Aim of the exercise: Everything in the records below from the line containing "3: Close to" through the line containing "Vans Shoes Kyle" is to be reproduced exactly, those two lines included; no picture is to be copied.

Source material:
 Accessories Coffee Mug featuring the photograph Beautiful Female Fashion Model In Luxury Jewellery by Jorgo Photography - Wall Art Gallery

* * *

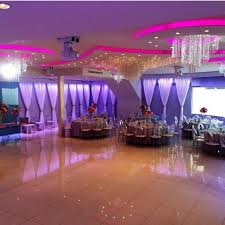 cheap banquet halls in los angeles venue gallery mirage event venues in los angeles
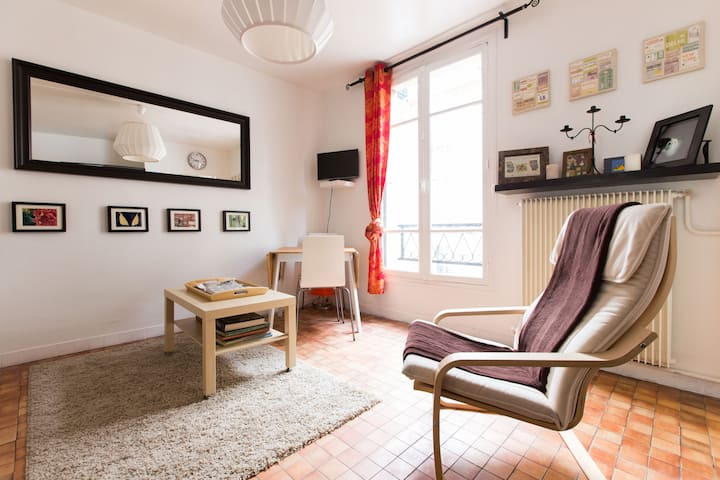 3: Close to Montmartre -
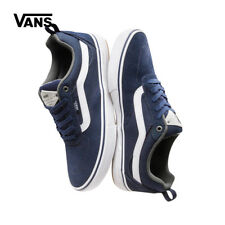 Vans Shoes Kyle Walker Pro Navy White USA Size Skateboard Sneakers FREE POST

...

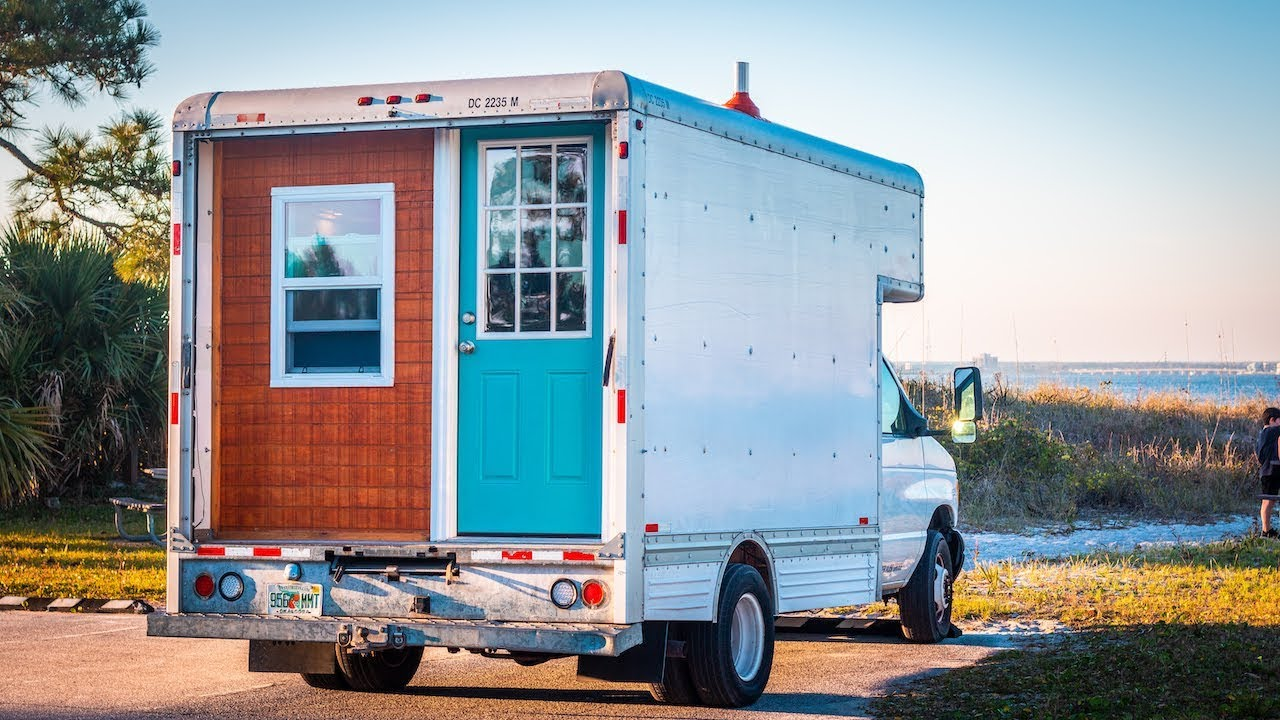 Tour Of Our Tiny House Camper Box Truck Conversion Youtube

Solution:
 3: Close to Montmartre -
 Vans Shoes Kyle Walker Pro Navy White USA Size Skateboard Sneakers FREE POST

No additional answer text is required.